DATA RECORDS:
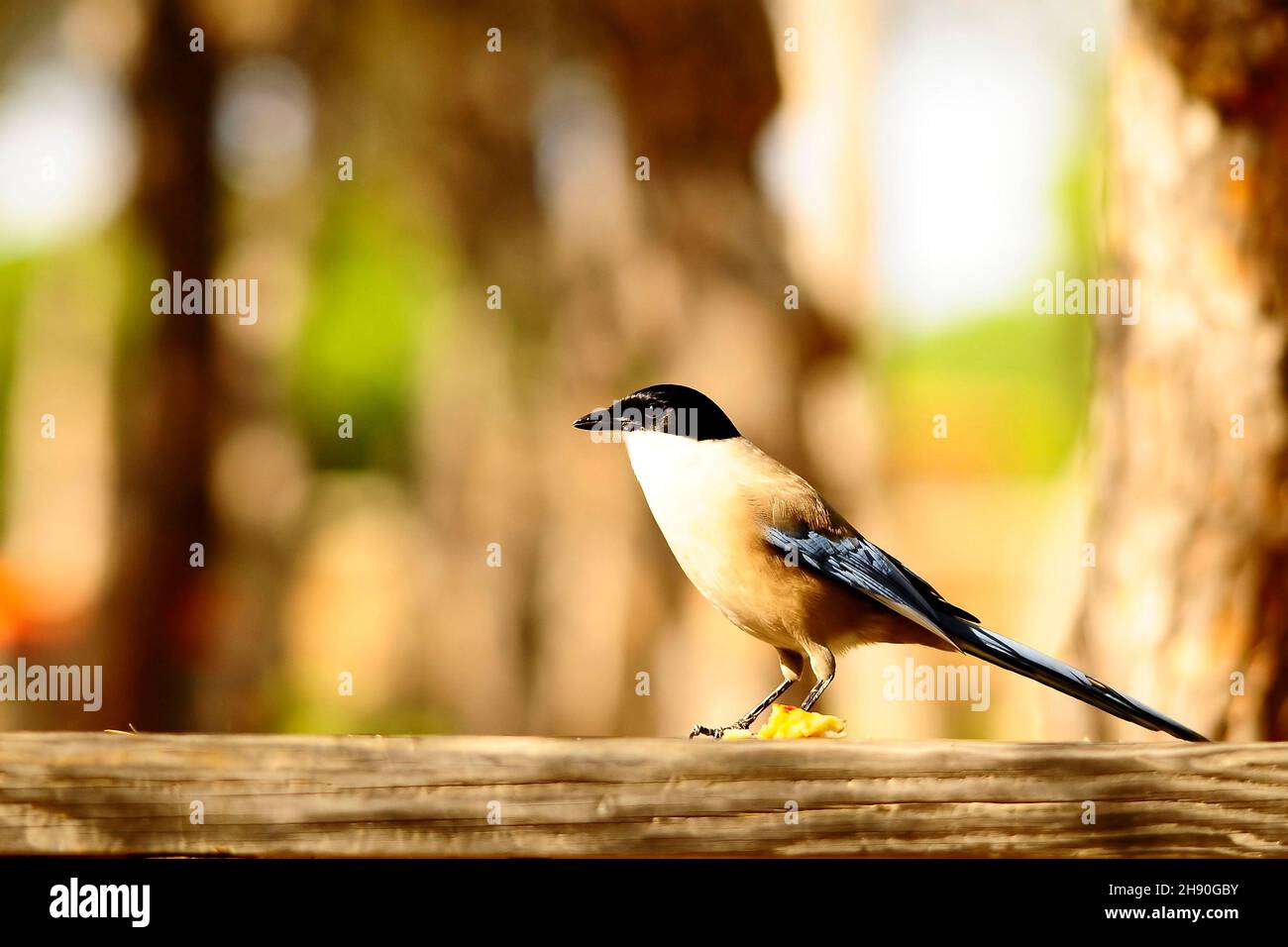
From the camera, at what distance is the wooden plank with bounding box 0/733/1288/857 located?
4.53 feet

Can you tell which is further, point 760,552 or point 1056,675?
point 760,552

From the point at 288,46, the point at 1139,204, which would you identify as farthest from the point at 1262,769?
the point at 288,46

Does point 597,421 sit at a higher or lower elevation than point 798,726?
higher

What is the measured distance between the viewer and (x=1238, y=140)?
2.97 meters

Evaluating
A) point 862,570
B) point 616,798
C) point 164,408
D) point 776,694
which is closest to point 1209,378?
point 862,570

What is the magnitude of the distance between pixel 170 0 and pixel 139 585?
2.78 meters

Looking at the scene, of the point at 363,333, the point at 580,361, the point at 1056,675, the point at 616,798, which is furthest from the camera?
the point at 363,333

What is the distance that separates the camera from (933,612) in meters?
1.69

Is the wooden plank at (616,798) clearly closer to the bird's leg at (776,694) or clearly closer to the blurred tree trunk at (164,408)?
the bird's leg at (776,694)

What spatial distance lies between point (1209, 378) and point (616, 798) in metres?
2.21

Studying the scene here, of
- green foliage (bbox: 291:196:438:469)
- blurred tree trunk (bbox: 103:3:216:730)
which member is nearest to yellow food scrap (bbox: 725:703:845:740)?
blurred tree trunk (bbox: 103:3:216:730)

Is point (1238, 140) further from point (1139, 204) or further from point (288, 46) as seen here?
point (288, 46)

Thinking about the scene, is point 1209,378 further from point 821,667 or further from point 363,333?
point 363,333
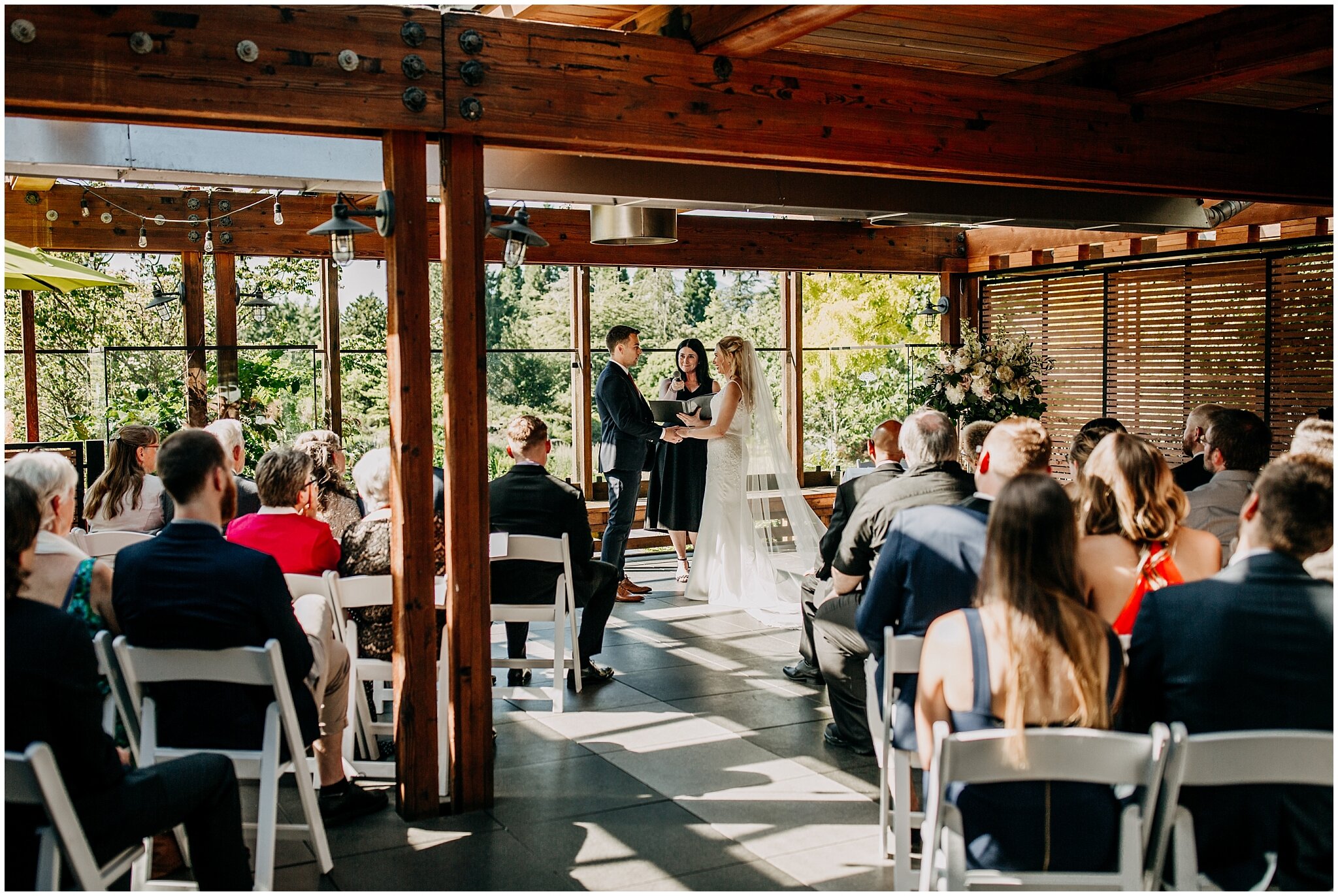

YOUR INSTRUCTIONS: Identify each line in the rows above that contains the word "scene", and copy every such line in full. Case counts when matching.

RESPONSE TO THIS EXERCISE:
Looking at the scene, of the point at 363,333, the point at 580,361, the point at 1056,675, the point at 616,798, which is furthest from the camera?
Studying the scene here, of
Thinking about the scene, is point 1209,378 further from point 821,667 or further from point 363,333?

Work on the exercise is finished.